Uniform Distribution From Random Data – SHA1 Example
on October 20, 2017
SHA1 is dead (2005 - theoretical attacks; 2011 – deprecated by NIST; 2017), so don’t take this blog post as an endorsement that you should still use SHA1 in your projects. But a recent tinkering I did illustrates very well an important property of cryptographic hashes – uniformity.
Uniformity simply means that hash functions should map their inputs (messages, passwords, files, everything) evenly across their output (all possible digests given their output size).
SHA1, though long deprecated, gives a good example of this.
I was working on Troy Hunt’s compromised passwords list. The uncompressed text file containing all 320 million SHA1-hashed passwords weighs in at a hefty 13.5GB. I needed to use these hashes for a security project I had in mind, and I wanted to significantly speed up searching for a hash by splitting up this huge text file.
Since the SHA1 hashes appear as hexadecimal strings, the natural category for splitting it up was the first character of the hash (0-9, and A-F).

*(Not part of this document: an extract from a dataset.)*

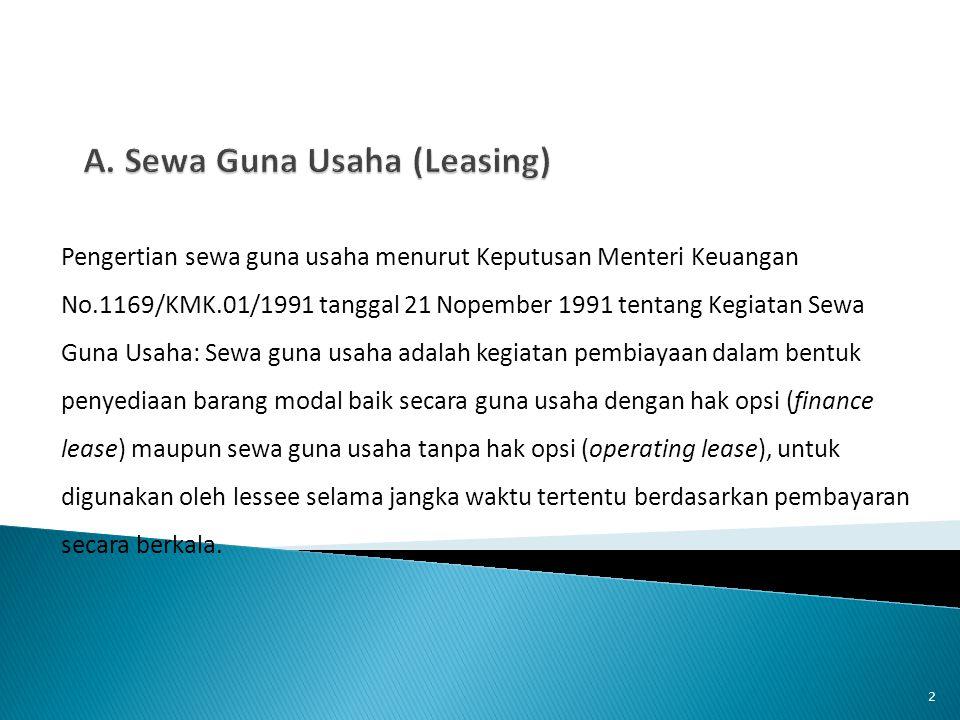 A. Sewa Guna Usaha (Leasing)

That lets me split the 13.5GB text file into 16 parts, so each one would be far less than 10% of the original corpus (or, as Spock would say,
Exactly 6.25% of the original corpus)
In Linux, it’s pretty straightforward to accomplish this without any Python/PHP/C. Just pain old bash in a terminal does the trick:
grep '^0' pwned-passwords-1.0.txt > pwned_group_0.txt grep '^0' pwned-passwords-update-1.txt >> pwned_group_0.txt grep '^0' pwned-passwords-update-2.txt >> pwned_group_0.txt
That’s how I created a textfile that only has hashes starting with zero.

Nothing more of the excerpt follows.